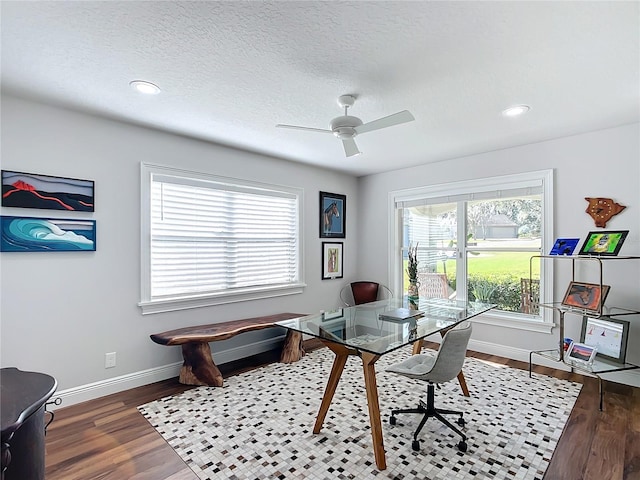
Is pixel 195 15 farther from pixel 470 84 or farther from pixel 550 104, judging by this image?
pixel 550 104

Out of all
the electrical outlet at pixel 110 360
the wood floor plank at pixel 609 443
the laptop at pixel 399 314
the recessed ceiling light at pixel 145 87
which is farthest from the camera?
the electrical outlet at pixel 110 360

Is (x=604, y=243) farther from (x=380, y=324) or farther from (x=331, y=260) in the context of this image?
(x=331, y=260)

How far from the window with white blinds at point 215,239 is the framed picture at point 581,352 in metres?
2.99

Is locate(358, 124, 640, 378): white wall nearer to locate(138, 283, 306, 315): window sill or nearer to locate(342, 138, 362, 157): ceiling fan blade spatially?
locate(342, 138, 362, 157): ceiling fan blade

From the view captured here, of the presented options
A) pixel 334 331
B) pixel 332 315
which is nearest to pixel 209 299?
pixel 332 315

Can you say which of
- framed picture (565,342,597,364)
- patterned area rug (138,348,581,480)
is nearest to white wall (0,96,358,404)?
patterned area rug (138,348,581,480)

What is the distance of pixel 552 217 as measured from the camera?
355 centimetres

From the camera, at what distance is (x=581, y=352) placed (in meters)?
3.06

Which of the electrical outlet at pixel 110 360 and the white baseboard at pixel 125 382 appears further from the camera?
the electrical outlet at pixel 110 360

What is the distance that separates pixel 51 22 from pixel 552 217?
430 cm

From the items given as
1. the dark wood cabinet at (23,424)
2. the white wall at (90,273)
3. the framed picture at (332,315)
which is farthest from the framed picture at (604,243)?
the dark wood cabinet at (23,424)

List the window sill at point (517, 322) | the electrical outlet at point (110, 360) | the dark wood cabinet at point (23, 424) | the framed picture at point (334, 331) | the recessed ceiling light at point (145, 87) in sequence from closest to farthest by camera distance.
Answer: the dark wood cabinet at point (23, 424), the framed picture at point (334, 331), the recessed ceiling light at point (145, 87), the electrical outlet at point (110, 360), the window sill at point (517, 322)

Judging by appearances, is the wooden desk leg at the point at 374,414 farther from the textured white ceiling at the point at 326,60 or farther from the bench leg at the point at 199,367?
the textured white ceiling at the point at 326,60

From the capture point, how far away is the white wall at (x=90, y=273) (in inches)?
98.7
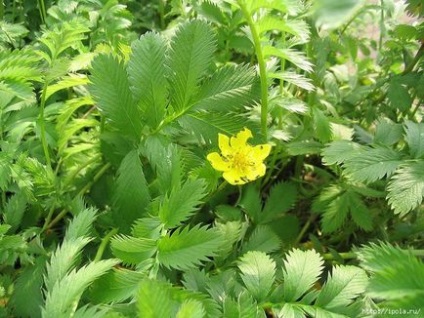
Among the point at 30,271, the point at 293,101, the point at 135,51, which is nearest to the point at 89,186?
the point at 30,271

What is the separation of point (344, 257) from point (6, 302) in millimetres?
728

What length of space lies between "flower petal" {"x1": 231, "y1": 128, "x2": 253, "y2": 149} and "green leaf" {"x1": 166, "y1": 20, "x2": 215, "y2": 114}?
0.13 m

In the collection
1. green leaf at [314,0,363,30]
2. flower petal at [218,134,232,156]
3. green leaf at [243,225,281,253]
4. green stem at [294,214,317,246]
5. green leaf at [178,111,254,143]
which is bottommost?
green stem at [294,214,317,246]

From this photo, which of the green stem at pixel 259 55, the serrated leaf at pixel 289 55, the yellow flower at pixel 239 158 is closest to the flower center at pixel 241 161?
the yellow flower at pixel 239 158

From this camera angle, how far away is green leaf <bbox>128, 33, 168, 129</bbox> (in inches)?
38.4

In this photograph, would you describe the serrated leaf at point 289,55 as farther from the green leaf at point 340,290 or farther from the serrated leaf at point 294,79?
the green leaf at point 340,290

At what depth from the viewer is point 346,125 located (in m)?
1.36

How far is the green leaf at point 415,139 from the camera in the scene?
104cm

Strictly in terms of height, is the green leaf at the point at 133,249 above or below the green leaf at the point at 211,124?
below

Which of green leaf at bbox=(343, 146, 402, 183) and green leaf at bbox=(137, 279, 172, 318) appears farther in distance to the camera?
green leaf at bbox=(343, 146, 402, 183)

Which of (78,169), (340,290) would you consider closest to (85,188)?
(78,169)

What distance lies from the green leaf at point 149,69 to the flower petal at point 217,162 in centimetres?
15

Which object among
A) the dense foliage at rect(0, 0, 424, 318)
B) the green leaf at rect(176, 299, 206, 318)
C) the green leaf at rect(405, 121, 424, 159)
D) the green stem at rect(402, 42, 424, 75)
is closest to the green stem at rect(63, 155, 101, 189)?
the dense foliage at rect(0, 0, 424, 318)

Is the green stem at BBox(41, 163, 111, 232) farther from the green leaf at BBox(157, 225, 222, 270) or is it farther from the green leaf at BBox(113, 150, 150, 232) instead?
the green leaf at BBox(157, 225, 222, 270)
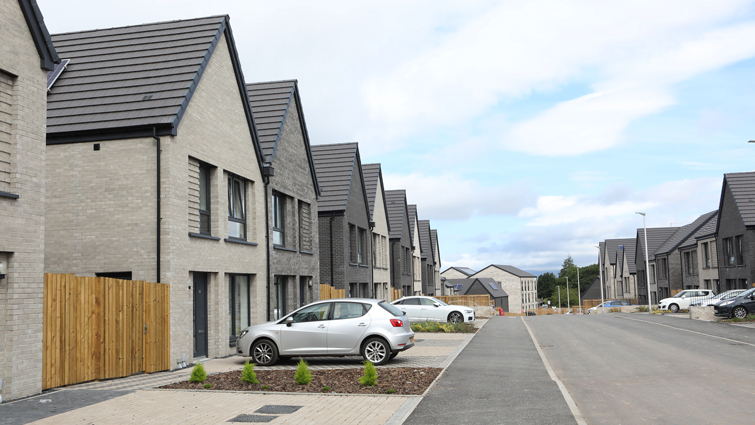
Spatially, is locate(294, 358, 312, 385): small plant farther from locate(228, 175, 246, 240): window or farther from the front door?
locate(228, 175, 246, 240): window

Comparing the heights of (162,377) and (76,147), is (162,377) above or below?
below

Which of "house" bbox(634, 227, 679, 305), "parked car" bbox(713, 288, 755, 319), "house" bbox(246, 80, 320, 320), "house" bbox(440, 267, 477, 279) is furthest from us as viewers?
"house" bbox(440, 267, 477, 279)

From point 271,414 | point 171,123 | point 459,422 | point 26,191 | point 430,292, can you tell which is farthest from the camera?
point 430,292

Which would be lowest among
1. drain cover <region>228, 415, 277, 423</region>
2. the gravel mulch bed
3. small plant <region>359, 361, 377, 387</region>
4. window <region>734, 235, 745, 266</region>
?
the gravel mulch bed

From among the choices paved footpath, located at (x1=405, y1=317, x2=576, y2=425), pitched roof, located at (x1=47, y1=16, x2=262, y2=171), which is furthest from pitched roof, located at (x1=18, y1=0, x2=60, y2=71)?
paved footpath, located at (x1=405, y1=317, x2=576, y2=425)

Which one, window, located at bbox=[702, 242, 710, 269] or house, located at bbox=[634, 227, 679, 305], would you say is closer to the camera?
window, located at bbox=[702, 242, 710, 269]

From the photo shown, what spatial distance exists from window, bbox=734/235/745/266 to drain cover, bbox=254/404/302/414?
130 feet

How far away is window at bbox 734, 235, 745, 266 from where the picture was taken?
40.5 m

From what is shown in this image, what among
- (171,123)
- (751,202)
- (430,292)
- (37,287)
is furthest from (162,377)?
(430,292)

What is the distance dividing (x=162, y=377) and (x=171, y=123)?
212 inches

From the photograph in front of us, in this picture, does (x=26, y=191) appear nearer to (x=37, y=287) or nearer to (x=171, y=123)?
(x=37, y=287)

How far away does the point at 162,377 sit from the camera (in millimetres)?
12562

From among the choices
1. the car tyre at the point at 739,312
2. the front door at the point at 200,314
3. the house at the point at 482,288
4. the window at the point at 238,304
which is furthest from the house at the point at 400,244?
the house at the point at 482,288

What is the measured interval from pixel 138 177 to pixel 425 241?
47625mm
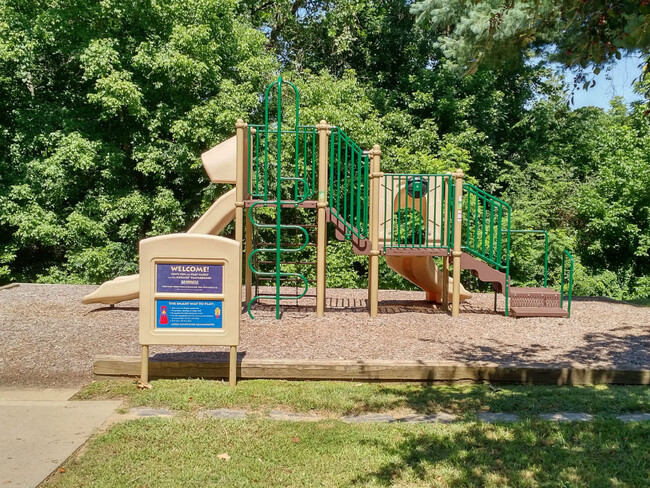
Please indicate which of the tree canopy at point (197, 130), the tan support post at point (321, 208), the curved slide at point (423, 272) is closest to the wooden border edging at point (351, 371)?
the tan support post at point (321, 208)

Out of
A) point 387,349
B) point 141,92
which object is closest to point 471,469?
point 387,349

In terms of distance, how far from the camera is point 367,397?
5598 mm

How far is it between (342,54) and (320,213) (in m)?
13.2

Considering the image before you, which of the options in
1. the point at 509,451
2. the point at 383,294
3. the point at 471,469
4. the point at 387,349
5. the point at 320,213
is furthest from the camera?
the point at 383,294

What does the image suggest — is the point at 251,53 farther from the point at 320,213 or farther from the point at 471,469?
the point at 471,469

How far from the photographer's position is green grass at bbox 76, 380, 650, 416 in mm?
5289

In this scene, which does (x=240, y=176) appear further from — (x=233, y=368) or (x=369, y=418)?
(x=369, y=418)

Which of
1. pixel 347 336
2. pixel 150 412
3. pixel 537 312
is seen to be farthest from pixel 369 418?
pixel 537 312

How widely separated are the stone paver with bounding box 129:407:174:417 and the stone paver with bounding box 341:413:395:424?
143 centimetres

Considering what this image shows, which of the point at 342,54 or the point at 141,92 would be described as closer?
the point at 141,92

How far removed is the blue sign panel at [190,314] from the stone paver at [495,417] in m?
2.52

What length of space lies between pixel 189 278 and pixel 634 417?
405cm

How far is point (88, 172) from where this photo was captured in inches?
711

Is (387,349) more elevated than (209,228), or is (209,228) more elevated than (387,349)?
(209,228)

Task to complete> Output the data lines as a Markdown table with the columns "Entry" and "Content," numbering each row and leaving out blank lines. Include only the lines from the one containing "In this scene, which" through the end of the data.

Correct response>
| Entry | Content |
|---|---|
| 1 | In this scene, which does (x=240, y=176) appear further from — (x=233, y=368) or (x=369, y=418)? |
| 2 | (x=369, y=418) |
| 3 | Which of |
| 4 | 1. pixel 347 336 |
| 5 | 2. pixel 150 412 |
| 6 | 3. pixel 537 312 |
| 7 | is seen to be farthest from pixel 369 418? |
| 8 | pixel 537 312 |
| 9 | How widely separated are the stone paver with bounding box 129:407:174:417 and the stone paver with bounding box 341:413:395:424? |
| 10 | 143 centimetres |
| 11 | Considering what this image shows, which of the point at 342,54 or the point at 141,92 would be described as closer? |
| 12 | the point at 141,92 |
| 13 | How far removed is the blue sign panel at [190,314] from the stone paver at [495,417] in m? |
| 14 | 2.52 |
| 15 | What length of space lies between pixel 189 278 and pixel 634 417? |
| 16 | 405cm |
| 17 | How far is point (88, 172) from where this photo was captured in inches? |
| 18 | 711 |
| 19 | Is (387,349) more elevated than (209,228), or is (209,228) more elevated than (387,349)? |
| 20 | (209,228) |